1. a chemical converter is characterized by comprising a converter body, a feeding pipe and a material collecting box;

The two opposite ends of the furnace body are respectively a material feeding end and a fuel gas inlet end;

the feeding pipe is arranged outside the furnace body in a surrounding manner and rotates coaxially with the furnace body;

the feeding pipe is spirally arranged in a direction opposite to the rotation direction of the furnace body from the fuel gas inlet end of the furnace body to the material feeding end;

a gap is formed between the surface of the feeding pipe and the surface of the furnace body;

One end of the feeding pipe close to the fuel inlet end is communicated with the furnace body;

The material collecting box is arranged outside the furnace body and coaxially rotates with the furnace body, and one end of the feeding pipe, which is far away from the fuel air inlet end, is connected with the material collecting box.

2. the chemical converter according to claim 1, wherein the feed pipe has a smaller helix angle at one end near the fuel inlet end of the furnace body than at the other end.

3. the chemical converter according to claim 1, wherein the material collecting box and the feeding pipe are both mounted on the surface of the furnace body and rotate with the furnace body.

4. the chemical converter according to claim 1, wherein the material collecting box is arranged on the circumferential surface of the converter body, and a connecting port connected with the material collecting box is arranged at one end of the feeding pipe, which is far away from the fuel air inlet end.

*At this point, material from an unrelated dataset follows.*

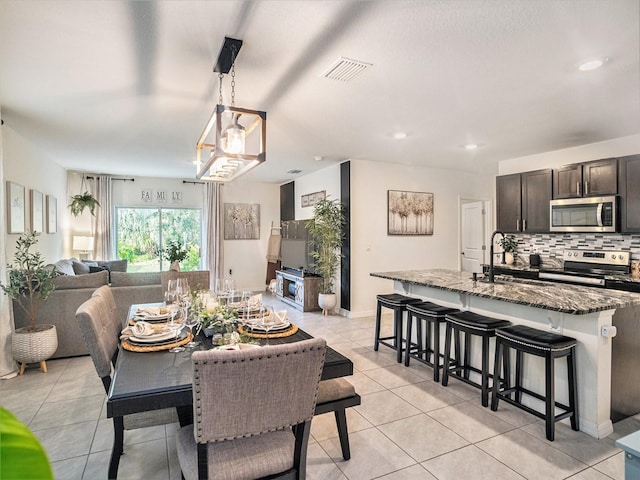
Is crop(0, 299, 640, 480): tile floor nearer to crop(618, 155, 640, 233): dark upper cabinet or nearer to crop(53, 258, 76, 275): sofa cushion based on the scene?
crop(53, 258, 76, 275): sofa cushion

5. the chemical converter according to claim 1, further comprising a discharging barrel, wherein the discharging barrel is covered outside the material collecting box, a gap is formed between the inner wall of the discharging barrel and the outer wall of the material collecting box, and a blanking port communicated with the inner cavity of the discharging barrel is arranged on the outer wall of the material collecting box.

6. the chemical converter according to claim 5, further comprising a mounting frame, wherein the furnace body is rotatably mounted on the mounting frame through a supporting roller, and the discharging barrel is fixed on the mounting frame.

7. the chemical converter according to claim 1, wherein the furnace body is provided with a connecting pipe communicated with a feeding pipe, and the feeding pipe and the connecting pipe are made of stainless steel.